Meu vô jogava num bar no centro da cidade, e geralmente voltava com um rapaz (gato, diga-se de passagem) que morava perto na nossa casa, descendo uma ladeira. O nome dele era Sandro. Ele tinha que passar em frente a minha casa pra ir pra qualquer canto. Eu ficava assistindo ele passar. Lindo. Mas não era uma peça boa.
A história dele não é agradável. Ele tinha um irmão mais novo, chamado Renato. Os dois eram crianças quando a mãe deles foi assassinada pelo padrasto, que chegou em casa bêbado e achou que o jantar demorou muito a ficar pronto. Os dois assistiram a tudo. Ela levou nove facadas. Ela tinha sido colega de sala do meu pai. O marido dela morreu muito jovem, num acidente de carro. Meu vô dizia que ela era lindíssima. Um espetáculo de morena. Que ele, meu vô, se não fosse casado iria cortejá-la (ele falava desse jeito).

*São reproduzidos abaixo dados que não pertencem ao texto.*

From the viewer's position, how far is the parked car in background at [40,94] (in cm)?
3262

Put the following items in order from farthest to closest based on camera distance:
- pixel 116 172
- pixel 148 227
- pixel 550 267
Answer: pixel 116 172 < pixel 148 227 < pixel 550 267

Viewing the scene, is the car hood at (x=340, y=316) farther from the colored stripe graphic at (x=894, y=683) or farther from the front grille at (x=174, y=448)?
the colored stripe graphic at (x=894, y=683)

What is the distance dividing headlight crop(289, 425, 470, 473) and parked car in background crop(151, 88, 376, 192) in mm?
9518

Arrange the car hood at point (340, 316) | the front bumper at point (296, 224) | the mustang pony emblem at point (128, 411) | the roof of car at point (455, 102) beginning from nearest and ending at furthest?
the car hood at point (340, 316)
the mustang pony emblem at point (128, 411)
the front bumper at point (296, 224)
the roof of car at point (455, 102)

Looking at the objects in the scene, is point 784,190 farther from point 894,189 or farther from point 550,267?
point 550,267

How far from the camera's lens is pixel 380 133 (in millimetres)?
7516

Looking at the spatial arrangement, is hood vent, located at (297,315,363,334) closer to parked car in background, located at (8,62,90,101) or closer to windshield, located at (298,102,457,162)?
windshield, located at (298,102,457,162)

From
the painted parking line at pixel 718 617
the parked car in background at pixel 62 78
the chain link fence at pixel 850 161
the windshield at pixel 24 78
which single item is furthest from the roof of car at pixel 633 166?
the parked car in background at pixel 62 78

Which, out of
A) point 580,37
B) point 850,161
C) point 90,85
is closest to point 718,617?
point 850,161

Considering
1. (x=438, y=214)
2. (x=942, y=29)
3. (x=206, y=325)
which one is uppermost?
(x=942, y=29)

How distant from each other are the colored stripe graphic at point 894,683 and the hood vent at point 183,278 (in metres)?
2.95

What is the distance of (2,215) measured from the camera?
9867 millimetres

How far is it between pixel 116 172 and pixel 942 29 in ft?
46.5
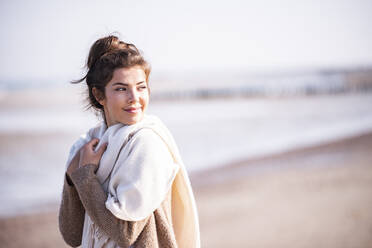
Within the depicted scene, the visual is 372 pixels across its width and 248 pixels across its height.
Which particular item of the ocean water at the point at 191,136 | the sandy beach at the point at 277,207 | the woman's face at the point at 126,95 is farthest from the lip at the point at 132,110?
the ocean water at the point at 191,136

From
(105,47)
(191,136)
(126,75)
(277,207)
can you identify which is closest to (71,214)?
(126,75)

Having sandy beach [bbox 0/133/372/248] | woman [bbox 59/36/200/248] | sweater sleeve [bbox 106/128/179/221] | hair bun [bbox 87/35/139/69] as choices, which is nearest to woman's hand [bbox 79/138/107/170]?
woman [bbox 59/36/200/248]

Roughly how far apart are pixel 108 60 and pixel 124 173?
1.92 feet

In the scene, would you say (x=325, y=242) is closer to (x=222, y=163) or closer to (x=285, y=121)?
(x=222, y=163)

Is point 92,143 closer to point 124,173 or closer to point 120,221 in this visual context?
point 124,173

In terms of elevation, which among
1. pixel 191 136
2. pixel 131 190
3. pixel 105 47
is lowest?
pixel 191 136

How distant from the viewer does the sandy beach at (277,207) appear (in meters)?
4.60

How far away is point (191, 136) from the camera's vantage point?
9914 mm

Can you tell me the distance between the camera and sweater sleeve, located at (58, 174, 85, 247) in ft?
6.33

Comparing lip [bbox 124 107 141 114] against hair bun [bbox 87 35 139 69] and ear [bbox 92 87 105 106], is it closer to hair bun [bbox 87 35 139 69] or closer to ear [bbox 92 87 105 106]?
ear [bbox 92 87 105 106]

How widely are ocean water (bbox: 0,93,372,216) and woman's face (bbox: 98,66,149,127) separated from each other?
4472mm

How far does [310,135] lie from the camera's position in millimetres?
9922

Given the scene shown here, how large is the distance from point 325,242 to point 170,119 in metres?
8.82

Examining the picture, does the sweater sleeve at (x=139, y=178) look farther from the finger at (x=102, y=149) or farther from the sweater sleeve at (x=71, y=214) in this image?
the sweater sleeve at (x=71, y=214)
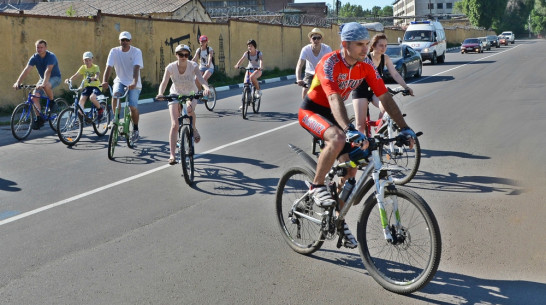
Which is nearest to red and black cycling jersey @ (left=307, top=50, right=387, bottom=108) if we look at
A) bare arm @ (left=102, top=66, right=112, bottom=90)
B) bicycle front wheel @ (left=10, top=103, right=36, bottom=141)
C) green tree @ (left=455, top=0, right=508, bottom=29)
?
bare arm @ (left=102, top=66, right=112, bottom=90)

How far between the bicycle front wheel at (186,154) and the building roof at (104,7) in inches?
1300

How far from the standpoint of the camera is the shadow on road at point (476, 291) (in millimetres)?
4191

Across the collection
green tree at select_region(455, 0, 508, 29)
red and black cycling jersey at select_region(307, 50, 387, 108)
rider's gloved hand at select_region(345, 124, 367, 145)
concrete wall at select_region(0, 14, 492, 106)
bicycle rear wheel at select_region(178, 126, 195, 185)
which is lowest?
bicycle rear wheel at select_region(178, 126, 195, 185)

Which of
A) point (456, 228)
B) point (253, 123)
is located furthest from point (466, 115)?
point (456, 228)

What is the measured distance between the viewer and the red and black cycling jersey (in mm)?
4750

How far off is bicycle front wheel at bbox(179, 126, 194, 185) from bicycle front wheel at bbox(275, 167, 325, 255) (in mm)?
2638

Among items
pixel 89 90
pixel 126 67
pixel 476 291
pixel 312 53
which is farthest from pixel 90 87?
pixel 476 291

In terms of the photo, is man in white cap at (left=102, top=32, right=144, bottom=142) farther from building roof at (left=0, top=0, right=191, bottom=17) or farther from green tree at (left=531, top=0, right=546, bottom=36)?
green tree at (left=531, top=0, right=546, bottom=36)

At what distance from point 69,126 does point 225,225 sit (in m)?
6.21

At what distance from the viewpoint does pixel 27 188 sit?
320 inches

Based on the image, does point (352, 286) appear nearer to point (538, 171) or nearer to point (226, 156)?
point (538, 171)

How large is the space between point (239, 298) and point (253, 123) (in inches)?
373

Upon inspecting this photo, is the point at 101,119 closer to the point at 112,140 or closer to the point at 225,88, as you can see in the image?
the point at 112,140

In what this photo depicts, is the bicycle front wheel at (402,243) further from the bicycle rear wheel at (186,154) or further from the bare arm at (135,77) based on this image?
the bare arm at (135,77)
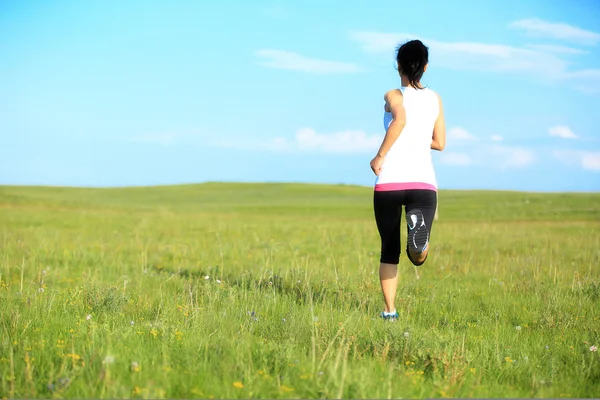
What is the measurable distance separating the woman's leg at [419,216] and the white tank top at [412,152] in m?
0.09

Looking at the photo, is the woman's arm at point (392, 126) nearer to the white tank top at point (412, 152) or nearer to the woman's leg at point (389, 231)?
the white tank top at point (412, 152)

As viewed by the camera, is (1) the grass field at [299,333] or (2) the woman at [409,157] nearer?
(1) the grass field at [299,333]

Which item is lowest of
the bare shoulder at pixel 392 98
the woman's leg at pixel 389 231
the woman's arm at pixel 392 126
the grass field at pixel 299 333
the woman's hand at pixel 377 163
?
the grass field at pixel 299 333

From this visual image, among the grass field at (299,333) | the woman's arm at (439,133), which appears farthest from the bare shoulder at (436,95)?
the grass field at (299,333)

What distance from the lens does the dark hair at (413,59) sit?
566cm

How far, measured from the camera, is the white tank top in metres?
5.65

O Sandro, que tinha 18, tinha puxado a ela, forte, bonito, simpático, mas o Renato, de 16, era diferente. Era mais baixo e até um pouco feio, talvez pela cara zangada que levava o tempo todo. Não puxava conversa, ficava sempre na dele. Meu vô foi quem socorreu a mãe deles. Entrou no tapa com o assassino e tudo. Meu vô tinha uma cicatriz no braço de uma facada que levou.

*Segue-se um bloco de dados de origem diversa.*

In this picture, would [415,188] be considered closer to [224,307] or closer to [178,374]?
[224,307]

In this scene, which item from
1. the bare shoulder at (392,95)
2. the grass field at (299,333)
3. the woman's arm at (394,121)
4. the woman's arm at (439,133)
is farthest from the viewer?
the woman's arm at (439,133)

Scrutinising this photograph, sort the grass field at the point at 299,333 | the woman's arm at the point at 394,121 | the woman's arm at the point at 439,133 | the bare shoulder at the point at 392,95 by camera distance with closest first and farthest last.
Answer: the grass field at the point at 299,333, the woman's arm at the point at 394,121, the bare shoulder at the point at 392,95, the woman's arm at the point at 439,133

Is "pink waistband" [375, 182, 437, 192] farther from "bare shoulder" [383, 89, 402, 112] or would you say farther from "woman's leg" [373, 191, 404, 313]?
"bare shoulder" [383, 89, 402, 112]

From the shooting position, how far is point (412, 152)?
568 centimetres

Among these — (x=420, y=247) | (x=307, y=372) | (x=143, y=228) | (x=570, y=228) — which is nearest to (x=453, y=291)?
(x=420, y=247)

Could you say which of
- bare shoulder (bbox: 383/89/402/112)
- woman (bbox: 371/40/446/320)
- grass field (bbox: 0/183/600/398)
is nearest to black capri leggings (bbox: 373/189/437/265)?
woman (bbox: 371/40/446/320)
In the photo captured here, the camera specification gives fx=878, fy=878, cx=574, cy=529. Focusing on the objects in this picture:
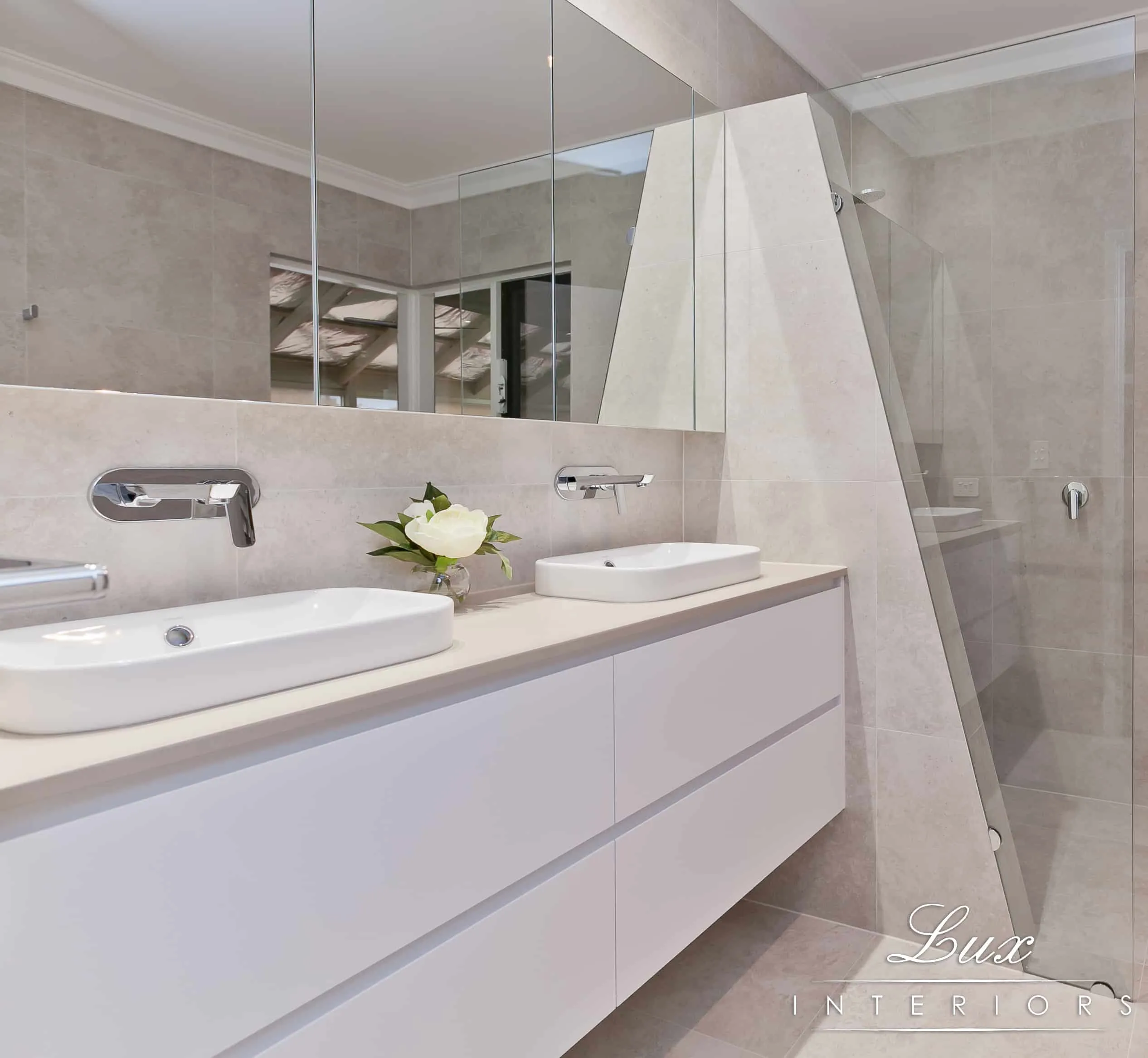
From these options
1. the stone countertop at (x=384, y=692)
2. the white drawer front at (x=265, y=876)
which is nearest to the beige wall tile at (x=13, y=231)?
the stone countertop at (x=384, y=692)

Era sabido da cidade toda que eles cresceram meio desajustados, os dois eram usuários de drogas, roubavam casas, carros e lojas do centro de madrugada. Não juntos, cada um na sua. Mas parecia mais fácil pras pessoas entenderem e perdoarem o Sandro. Ele tinha um misto de Jekyll e Hyde. Pela manhã era um garoto normal, ia à escola, andava de bicicleta, subia em árvores, jogava bola. Anoite se transformava, andava descalço, só de bermuda e boné pra trás perambulando pela cidade, bebia muito e puxava briga com gangueiros.

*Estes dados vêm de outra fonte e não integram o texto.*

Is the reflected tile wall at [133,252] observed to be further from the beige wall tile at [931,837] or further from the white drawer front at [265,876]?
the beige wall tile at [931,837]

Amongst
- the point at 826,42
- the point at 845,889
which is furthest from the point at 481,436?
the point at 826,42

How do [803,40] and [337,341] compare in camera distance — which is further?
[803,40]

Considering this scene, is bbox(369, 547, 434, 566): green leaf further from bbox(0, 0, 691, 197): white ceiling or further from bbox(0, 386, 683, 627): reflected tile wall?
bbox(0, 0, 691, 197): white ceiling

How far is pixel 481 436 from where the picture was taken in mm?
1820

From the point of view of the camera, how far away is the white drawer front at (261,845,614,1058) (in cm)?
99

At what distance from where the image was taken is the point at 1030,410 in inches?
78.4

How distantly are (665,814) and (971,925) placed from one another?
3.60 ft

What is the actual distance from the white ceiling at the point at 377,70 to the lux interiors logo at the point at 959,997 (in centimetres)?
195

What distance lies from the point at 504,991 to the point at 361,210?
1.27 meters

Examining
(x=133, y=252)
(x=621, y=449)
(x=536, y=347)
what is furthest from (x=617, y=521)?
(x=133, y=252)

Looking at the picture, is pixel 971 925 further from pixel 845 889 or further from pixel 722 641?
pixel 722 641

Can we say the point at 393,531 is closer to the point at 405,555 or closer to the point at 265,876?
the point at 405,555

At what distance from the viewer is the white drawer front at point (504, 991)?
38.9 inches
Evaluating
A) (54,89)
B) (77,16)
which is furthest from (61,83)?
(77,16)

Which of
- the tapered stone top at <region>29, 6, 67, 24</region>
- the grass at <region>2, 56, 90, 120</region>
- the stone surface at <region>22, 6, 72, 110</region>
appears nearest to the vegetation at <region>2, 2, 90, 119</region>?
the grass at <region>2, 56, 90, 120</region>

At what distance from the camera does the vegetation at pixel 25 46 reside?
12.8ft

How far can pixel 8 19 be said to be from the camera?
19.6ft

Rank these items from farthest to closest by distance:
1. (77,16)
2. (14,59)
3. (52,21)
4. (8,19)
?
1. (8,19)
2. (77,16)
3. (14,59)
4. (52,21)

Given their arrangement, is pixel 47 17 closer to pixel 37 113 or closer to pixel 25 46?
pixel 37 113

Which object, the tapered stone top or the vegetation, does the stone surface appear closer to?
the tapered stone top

Meu vô começou a ensiná-lo a jogar porque assim ele ficava em segurança. “Pelo menos ali eu to com ele.” E eu comecei a conhecê-lo melhor. Às vezes ele sentava na calçada comigo e ficava jogando conversa fora. Mas só comecei a sentir algo por ele entre os 13 e os 14. Era mais um carinho e cuidado. Paixão, nessa época, eu tinha pelo “bad boy” que era amigo em comum. Um dia depois do meu aniversário de 14 ele foi preso. Um novo delegado chegou na cidade e quis mostrar serviço. Ele ficou dois anos na cadeia.
Mas se tinha uma coisa que o Sandro tinha era estilo. Estilo no falar, estilo no sorrir, no andar. Até correndo ele tinha estilo. Não dava para não se desarmar com ele. Quando ele chegava e dizia “Boa noite” com aquele lindo sorriso despretensioso e sincero não tinha como não sorrir de volta. Ele tinha um jeito de andar, cadente, quase musical, e meu vô ajudava com os galanteios. Ele, apesar de descalço, conseguia ser elegante. E os dois eram elegantes, Jekyll e Hyde.
Mas a diferença de personalidade dos dois era notável. Pareciam dois irmãos gêmeos. Hyde ficava agressivo quando contrariado, se metia em brigas e era conhecido como baderneiro. Jekyll tinha um ar meio alheio ao que acontecia ao redor, parecia melancólico em tudo o que fazia. Mas de vez em quando o verdadeiro Sandro aparecia. Alegre, espontâneo e delicado.
Uma criatura fantástica, que eu amei como nenhum outro. Ele não foi o grande amor da minha vida. Mas foi o mais terno. É assim que me lembro dele, com ternura. Nossa história começou mesmo depois que ele saiu da cadeia. Mas esta é uma outra história.